-------- Source records --------

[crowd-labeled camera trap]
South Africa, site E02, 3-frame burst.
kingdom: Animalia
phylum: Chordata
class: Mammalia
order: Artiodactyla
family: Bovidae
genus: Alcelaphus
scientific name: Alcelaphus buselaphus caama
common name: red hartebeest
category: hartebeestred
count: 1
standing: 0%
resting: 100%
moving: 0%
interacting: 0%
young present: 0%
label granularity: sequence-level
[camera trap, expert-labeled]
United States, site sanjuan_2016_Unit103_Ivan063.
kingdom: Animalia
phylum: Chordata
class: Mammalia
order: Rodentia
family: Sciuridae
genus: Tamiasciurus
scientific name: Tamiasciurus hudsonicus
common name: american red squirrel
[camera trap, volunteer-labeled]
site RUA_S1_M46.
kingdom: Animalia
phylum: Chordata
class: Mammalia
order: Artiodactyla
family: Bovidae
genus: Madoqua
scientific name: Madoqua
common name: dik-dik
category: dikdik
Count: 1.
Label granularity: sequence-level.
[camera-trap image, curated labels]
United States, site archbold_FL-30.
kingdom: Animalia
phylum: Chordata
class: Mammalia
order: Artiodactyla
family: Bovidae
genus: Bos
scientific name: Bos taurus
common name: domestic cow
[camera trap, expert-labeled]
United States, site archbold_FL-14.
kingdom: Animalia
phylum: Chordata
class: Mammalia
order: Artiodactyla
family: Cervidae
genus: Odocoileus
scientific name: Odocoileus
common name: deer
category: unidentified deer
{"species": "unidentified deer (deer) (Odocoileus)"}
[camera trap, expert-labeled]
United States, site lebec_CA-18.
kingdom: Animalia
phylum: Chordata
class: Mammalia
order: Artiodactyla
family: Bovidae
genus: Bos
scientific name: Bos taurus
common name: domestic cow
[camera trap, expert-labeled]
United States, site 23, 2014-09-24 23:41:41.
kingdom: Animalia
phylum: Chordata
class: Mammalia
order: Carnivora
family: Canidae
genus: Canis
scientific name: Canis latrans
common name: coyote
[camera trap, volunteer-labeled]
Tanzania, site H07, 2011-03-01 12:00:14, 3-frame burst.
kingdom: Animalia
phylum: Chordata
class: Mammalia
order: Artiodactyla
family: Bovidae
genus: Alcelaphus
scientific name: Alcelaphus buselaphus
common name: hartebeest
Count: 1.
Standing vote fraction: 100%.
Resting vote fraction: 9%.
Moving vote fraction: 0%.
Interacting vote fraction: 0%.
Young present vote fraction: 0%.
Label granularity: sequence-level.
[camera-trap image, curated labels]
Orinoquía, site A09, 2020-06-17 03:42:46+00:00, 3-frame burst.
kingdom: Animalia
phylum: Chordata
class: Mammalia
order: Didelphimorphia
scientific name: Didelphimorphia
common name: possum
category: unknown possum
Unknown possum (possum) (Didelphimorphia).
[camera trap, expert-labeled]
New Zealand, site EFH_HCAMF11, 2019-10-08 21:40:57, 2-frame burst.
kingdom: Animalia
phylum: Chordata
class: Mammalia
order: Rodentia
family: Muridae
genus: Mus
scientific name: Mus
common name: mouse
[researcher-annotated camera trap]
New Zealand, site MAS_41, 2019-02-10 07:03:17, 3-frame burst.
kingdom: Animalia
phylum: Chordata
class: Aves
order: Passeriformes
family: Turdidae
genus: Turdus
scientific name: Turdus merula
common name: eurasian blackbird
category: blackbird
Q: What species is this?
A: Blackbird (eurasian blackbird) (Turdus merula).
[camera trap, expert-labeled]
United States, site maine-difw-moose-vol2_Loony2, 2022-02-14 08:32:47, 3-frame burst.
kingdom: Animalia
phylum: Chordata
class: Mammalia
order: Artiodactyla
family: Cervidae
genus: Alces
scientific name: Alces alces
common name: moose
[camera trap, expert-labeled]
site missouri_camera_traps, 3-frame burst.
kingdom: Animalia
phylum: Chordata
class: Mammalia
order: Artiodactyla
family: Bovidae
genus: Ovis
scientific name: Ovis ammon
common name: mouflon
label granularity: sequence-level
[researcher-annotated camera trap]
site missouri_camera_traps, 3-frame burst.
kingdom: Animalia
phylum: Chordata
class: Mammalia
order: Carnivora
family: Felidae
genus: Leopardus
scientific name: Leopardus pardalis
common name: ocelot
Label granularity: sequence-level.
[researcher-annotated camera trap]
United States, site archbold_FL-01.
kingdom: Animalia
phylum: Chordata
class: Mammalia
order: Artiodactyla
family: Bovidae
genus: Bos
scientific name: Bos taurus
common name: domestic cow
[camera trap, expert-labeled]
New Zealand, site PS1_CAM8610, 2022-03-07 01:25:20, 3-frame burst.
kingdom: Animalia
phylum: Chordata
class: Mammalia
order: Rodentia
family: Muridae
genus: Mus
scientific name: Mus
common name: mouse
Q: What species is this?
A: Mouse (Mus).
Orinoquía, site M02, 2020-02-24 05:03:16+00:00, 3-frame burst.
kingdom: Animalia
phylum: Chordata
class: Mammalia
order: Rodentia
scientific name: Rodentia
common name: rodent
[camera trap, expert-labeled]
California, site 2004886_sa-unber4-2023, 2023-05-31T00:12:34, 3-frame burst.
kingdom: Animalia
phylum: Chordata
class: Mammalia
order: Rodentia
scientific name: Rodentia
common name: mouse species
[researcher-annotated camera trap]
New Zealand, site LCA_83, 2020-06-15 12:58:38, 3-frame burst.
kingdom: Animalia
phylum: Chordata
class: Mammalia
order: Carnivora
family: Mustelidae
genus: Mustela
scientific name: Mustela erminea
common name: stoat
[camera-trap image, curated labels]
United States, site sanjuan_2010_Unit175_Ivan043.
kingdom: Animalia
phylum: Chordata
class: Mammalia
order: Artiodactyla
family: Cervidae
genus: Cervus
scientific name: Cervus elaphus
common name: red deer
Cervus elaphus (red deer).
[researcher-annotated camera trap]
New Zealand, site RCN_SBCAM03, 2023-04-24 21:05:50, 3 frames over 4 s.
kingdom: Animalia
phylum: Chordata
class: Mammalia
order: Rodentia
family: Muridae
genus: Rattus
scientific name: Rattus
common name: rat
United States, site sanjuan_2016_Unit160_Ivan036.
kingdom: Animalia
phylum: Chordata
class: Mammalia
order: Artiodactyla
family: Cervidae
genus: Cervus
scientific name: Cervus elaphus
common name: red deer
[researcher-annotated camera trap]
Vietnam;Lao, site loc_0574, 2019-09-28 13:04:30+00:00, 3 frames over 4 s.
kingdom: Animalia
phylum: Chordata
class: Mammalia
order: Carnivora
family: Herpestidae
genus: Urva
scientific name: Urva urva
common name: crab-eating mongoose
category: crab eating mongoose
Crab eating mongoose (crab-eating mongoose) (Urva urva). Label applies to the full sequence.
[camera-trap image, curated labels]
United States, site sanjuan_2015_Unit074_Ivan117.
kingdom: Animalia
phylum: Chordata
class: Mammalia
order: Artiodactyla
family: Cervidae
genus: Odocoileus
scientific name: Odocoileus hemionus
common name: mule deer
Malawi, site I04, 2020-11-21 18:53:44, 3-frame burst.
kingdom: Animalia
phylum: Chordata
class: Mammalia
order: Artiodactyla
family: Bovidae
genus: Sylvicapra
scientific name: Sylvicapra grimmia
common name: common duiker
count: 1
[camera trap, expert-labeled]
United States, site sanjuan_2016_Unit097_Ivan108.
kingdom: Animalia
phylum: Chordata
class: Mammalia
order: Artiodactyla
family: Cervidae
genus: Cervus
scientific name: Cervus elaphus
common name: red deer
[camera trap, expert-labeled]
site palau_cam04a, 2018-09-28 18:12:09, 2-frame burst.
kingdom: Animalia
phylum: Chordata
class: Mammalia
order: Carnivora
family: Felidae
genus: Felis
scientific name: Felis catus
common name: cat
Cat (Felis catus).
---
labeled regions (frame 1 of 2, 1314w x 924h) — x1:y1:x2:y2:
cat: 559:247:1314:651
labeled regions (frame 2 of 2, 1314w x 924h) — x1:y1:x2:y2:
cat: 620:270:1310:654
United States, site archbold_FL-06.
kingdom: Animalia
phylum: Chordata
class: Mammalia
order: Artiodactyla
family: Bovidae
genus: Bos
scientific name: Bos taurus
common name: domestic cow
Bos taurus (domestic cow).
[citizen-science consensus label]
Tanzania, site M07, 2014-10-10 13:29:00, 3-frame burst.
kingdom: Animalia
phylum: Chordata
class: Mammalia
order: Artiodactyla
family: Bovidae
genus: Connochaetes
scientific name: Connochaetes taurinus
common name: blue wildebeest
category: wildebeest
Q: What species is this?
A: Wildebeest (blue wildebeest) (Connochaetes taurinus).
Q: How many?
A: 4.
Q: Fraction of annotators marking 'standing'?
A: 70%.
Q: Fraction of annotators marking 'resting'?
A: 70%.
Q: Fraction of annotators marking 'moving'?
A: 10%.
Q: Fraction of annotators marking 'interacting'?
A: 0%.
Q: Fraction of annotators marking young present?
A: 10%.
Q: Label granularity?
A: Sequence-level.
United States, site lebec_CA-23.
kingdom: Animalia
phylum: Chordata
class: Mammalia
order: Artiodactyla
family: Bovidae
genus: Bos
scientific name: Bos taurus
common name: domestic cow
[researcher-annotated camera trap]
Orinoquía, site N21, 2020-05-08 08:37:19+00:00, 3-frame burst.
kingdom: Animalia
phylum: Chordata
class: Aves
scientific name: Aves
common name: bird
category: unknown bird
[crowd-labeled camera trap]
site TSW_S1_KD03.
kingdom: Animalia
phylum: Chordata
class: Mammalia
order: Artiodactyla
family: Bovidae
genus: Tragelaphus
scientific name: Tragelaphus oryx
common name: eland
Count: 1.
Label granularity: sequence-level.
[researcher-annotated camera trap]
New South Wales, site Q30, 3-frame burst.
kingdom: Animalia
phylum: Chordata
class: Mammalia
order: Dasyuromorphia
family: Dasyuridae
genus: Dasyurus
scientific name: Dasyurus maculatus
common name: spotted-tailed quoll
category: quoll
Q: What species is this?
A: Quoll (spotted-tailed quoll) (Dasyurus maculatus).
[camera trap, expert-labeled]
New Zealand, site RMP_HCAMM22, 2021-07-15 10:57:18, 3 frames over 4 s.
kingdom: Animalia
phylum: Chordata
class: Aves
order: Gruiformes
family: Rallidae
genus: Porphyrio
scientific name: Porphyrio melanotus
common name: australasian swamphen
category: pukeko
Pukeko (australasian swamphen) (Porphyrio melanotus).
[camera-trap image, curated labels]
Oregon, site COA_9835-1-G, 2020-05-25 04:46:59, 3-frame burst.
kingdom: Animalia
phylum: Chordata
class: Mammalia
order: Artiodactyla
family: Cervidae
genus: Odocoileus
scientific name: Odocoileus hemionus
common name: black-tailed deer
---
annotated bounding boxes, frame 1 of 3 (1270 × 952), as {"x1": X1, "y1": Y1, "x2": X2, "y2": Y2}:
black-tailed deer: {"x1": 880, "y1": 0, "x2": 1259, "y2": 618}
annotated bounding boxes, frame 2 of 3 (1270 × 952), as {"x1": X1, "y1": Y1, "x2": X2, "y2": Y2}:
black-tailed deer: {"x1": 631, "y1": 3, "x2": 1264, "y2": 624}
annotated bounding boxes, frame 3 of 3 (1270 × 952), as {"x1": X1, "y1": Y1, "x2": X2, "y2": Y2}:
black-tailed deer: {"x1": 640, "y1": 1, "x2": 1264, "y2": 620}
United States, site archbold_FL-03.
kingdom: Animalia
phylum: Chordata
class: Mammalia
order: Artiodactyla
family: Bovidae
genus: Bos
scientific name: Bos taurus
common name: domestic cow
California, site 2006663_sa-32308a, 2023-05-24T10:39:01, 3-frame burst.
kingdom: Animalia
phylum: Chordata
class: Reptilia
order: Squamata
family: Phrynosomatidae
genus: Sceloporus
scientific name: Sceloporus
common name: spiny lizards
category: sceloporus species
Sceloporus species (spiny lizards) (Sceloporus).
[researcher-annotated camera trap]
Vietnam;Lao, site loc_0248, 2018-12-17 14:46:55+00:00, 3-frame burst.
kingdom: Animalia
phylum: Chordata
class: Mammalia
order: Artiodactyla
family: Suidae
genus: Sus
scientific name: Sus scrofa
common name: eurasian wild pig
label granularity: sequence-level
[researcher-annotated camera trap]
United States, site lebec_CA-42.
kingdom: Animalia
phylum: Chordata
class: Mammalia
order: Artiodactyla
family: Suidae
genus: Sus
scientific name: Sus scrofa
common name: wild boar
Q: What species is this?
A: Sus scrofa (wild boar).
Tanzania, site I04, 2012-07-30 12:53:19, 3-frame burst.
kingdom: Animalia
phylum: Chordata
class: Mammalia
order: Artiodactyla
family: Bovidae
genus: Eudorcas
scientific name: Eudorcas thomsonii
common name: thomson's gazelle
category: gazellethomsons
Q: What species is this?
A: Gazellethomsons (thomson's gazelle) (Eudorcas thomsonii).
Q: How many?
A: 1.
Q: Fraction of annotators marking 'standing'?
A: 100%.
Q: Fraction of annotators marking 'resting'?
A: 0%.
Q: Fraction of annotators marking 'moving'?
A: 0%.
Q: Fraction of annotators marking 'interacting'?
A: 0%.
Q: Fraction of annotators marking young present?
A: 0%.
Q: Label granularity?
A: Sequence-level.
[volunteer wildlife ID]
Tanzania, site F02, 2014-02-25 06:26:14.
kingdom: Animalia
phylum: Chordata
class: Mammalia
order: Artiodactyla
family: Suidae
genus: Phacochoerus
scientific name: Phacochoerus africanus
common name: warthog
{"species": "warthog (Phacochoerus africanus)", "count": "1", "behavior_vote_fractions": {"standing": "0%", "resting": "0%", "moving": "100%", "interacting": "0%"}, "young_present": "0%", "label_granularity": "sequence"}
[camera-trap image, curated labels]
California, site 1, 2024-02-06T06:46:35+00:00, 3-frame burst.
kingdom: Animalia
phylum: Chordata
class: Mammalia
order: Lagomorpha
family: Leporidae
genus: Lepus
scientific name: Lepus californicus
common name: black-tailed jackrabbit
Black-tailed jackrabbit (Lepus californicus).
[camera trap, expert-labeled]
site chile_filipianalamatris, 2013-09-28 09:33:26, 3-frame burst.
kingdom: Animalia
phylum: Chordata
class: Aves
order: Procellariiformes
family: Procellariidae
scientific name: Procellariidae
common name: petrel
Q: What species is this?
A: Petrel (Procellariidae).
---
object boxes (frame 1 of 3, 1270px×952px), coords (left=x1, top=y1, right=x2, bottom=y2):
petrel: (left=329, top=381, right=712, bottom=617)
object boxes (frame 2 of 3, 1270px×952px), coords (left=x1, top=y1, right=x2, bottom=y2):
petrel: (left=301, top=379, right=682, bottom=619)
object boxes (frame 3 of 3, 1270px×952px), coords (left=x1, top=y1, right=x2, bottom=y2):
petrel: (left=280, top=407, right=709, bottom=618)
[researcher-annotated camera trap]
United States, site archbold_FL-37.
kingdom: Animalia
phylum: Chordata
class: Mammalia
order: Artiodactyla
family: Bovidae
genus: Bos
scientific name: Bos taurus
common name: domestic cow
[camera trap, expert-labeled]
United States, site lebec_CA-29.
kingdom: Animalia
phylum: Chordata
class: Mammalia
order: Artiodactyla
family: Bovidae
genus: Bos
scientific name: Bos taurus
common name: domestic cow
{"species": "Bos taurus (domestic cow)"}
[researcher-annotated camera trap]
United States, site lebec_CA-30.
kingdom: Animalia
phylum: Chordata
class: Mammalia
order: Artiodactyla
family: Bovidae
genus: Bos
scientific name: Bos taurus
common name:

--------

**Exercise goal:**
Please give an exact copy of the lines above, beginning with the line containing "genus: Ovis" and running through the line containing "common name: ocelot", and of no other lines.

**Written answer:**
genus: Ovis
scientific name: Ovis ammon
common name: mouflon
label granularity: sequence-level
[researcher-annotated camera trap]
site missouri_camera_traps, 3-frame burst.
kingdom: Animalia
phylum: Chordata
class: Mammalia
order: Carnivora
family: Felidae
genus: Leopardus
scientific name: Leopardus pardalis
common name: ocelot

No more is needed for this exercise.